Then again, we’re already bailing them out, I suppose. Last week, the U.S. Energy Department lent Ford — again, a company that loses tens of thousands of dollars on every EV it sells — another $9.2 billion in taxpayer dollars for a South Korean battery project. One imagines no sane bank would do it. The cost of EV batteries has gone up, not down, over the past few years.

Ford says these up-front losses are part of a “start-up mentality.” We’re still pretending EVs are a new idea rather than an inferior one. But scaremongering about climate and a misplaced romanticizing of “manufacturing” jobs have softened up the public for this kind of waste. In the statist’s utopian vision, highly paid union members will be grabbing their lunchpails and biking over to the local solar panel factory or EV production line and toiling there for the common good.

In the real world, there is Lordstown. In 2019, after GM — which also loses money on every EV sold — shut down a plant in Lordstown, Ohio, then-President Donald Trump made a big deal of publicly pressuring the auto giant to rectify the situation. So CEO Mary Barra lent Lordstown Motors, a new EV outfit, $40 million to retrofit the plant. Ohio also gave the company another $60 million.

You may remember the widespread glowing coverage of Lordstown. After Joe Biden signed his “Buy American” executive order, promising to replace the entire U.S. federal fleet with EVs, Lordstown’s stock shot up.

■ **Requirement A**:
Answer these from the passage on electric vehicles:
(i) How much did the U.S. Energy Department lend Ford last week?
(ii) What does Ford call its up-front losses?
(iii) How much did Ohio give Lordstown Motors?
■ **Requirement B**:
Pick up the passage on electric vehicles right after its final sentence and carry it on.

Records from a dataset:
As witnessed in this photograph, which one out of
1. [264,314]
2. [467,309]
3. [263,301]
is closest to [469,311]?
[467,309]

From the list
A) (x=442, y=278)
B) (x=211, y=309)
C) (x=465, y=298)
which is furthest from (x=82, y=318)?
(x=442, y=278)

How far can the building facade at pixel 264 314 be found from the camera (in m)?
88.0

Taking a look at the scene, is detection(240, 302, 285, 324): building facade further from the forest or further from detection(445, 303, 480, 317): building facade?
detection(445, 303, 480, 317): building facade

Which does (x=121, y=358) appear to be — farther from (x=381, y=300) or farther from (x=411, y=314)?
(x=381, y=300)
--
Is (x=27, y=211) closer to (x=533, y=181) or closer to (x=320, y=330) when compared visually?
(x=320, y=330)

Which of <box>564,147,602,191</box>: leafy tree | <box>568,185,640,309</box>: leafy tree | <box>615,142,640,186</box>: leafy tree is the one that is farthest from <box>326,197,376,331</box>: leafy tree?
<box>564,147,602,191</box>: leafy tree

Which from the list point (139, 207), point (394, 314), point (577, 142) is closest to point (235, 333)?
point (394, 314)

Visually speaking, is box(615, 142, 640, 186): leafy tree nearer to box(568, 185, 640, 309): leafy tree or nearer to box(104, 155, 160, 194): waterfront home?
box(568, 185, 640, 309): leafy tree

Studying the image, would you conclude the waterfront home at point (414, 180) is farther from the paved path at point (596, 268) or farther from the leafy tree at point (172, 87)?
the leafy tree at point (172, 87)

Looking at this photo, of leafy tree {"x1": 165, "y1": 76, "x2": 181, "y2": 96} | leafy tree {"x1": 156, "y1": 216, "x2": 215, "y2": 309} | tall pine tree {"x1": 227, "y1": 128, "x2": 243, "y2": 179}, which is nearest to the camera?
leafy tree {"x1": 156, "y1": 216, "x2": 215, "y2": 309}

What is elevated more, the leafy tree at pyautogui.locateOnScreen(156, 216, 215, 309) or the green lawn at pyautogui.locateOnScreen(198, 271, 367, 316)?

■ **Written reply A**:
(i) $9.2 billion
(ii) A "start-up mentality"
(iii) $60 million

■ **Written reply B**:
By the start of this year, Lordstown had manufactured 31 vehicles total. Six had been sold to actual consumers. (But to be fair, five would be recalled — following a recall of 19.) The stock was trading at barely a dollar. Tech-funding giant Foxconn was pulling its $170 million. And this week the company filed for bankruptcy.

Without massive state help, EVs are a niche market for rich virtue signalers. And, come to think of it, that’s sort of what they are now, even with the help. A recent University of California at Berkeley study found that 90 percent of tax credits for electric cars go to people in the top income strata. Most EVs are brought by high earners who like the look and feel of a Tesla. And that’s fine. I don’t want to stop anyone from owning the car they prefer. I just don’t want to help pay for it.

Really, why would a middle-class family shun a perfectly good gas-powered car that can be fueled (most of the time) cheaply and driven virtually any distance, in any environment, and any time of the year? We don’t need lithium. We have the most efficient, affordable, portable, and useful form of energy. We have centuries’ worth of it waiting in the ground.

Climate alarmists might believe EVs are necessary to save the planet. That’s fine. Using their standard, however, a bike is an innovation. Because even on their terms, the usefulness of EVs is highly debatable. Most of the energy that powers them is derived from fossil fuels. The manufacturing of an EV has a negligible positive benefit for the environment, if any.

And the fact is that if EVs were more efficient and saved us money, as enviros and politicians claim, consumers wouldn’t have to be compelled into using them and companies wouldn’t have to be bribed into producing them.

https://thefederalist.com/2023/06/29/electric-cars-are-an-expensive-scam/ 


How's that power grid now?

PSST...they use copper in them.



ZRX1200
2 years ago
We had a semi across the road getting work done on it Wednesday, so he unloaded his trailer. He was hauling a bunch of Lucid Motors cars. No I’d never heard of them, I could have sworn they were rebadged Kia Stingers……anyways I proceeded to fire up the Google machine, not the most favorable reviews, and the price hikes for the trim levels, HOLY GUACAMOLE Batman……I did feel better knowing that the upper models that have leather, have ethically sourced Napa leather. I was worried.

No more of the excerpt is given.